Пять штук рублей тайком я самовольно взял в долг у предков; легко открыл двумя отмычками крепкий импортный висяк на кованом трофейном сундучке, доставшемся от деда; в нем предки мои, всегда сомневаясь в финансовом благородстве власти беспредельщиков и безответственных вымогателей, притырили штук десять накопленной «капусты» для будущей покупки садового участочка со скромным домишком.
Затем я как следует изучил излюбленные туристами места; ездил на такси за ихними обалденно красивыми громадными автобусами; а зачастую, когда подзаделал – снова забегу вперед – первые приличные бабки, тем же рейсом улетал следом за иностранами в Киев, в Сочи, в Крым.
Вот так я и начал несуетливо раскручиваться; заводил разноязычные знакомства, сначала очаровывал забугровых «пиджаков» лингвистическими способностями, потом уж предлагал выгодный для них обмен валюты на наши «деревянные», искусственно вздутые партией и правительством.
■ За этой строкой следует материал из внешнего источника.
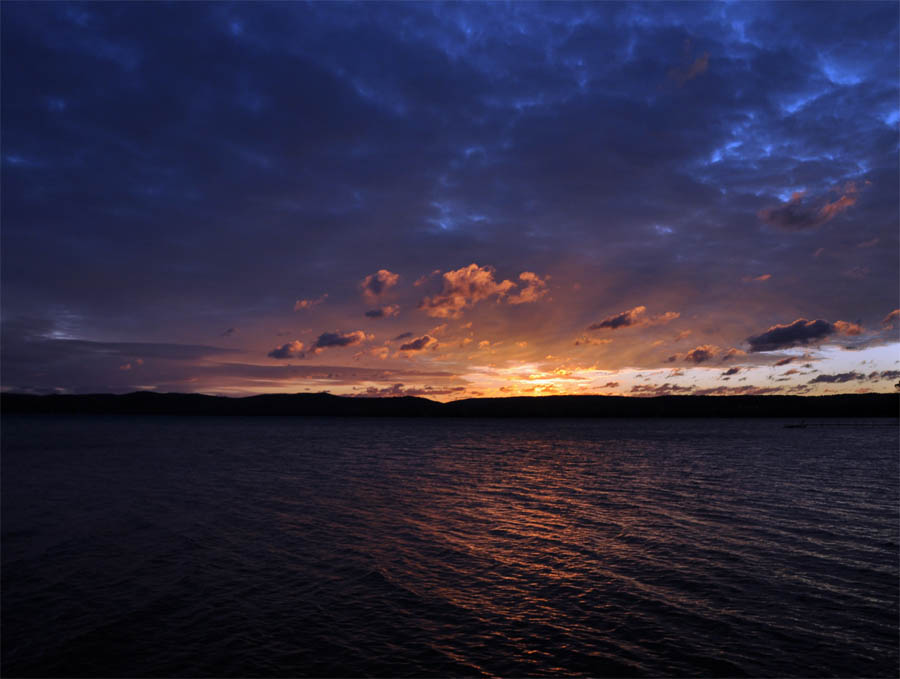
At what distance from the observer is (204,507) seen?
36.0 metres

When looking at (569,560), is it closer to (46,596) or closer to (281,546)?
(281,546)

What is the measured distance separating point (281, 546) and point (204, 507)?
44.7 feet

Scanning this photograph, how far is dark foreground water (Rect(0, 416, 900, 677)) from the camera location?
14.5 m

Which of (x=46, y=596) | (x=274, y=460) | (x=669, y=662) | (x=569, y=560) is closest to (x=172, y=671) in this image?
(x=46, y=596)

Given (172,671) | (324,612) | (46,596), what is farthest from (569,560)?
(46,596)

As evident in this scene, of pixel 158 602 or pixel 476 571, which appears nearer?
pixel 158 602

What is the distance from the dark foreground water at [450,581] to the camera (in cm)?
1450

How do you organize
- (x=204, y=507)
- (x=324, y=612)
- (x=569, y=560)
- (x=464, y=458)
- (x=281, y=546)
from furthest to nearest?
(x=464, y=458), (x=204, y=507), (x=281, y=546), (x=569, y=560), (x=324, y=612)

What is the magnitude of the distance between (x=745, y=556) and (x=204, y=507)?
33694 millimetres

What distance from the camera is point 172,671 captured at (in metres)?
13.8

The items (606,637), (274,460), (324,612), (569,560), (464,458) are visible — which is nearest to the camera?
(606,637)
К примеру, пасу напротив «Националя» стайку иностранов; к сожалению, отметаю из-за незнания языка быстро богатеющих, явно упакованных японцев, но клянусь себе – вскоре им заняться, правда, начав с китайского.
Нужных людей узнавал я не только по языку, но и по деловым, нетерпеливо что-то выискивающим взглядам; ясно было, что остро нуждаются туристы в черном курсе – в валютчиках и фарцовщиках, охотившихся за дефицитным тряпьем, горы которого выменивали все они на шкурки левых бобров, выдр и даже редких соболей; само собой, жаждали залетные дамы и господа старинных досок и картинок наших подпольных авангардистов, входивших там у них в моду; потоптавшись у отеля, середняковые и крутые «пиджаки» собирались в группы, в стайки, затем следовали на Красную площадь.
Приходят, встают в очередь; сразу было видно, что забугровые ротозеи не слушают ораторствующую дамочку из «Интуриста», а сукровично мраморный Мавзолей с незахороненным жмуриком – им всем до лампочки того же Ильича; вот та дамочка оставляет свою стайку, назначив старшого и час встречи у входа в ГУМ; сама упархивает в центровую торговую епархию нашей сверхдержавы доставать какой-нибудь дефицит, выброшенный на прилавки в преддверии Дня, скажем, воздушного десантника; там, летая от прилавка к прилавку и наверняка проклиная строительство светлого будущего, дамочка думает, что в гробу она видала отца этого самого дефицита да и всего остального туберкулеза совковой житухи совместно с учреждениями, чьи названия всегда звучат как раковые опухоли, типа райкомы, горкомы, обкомы и крайкомы.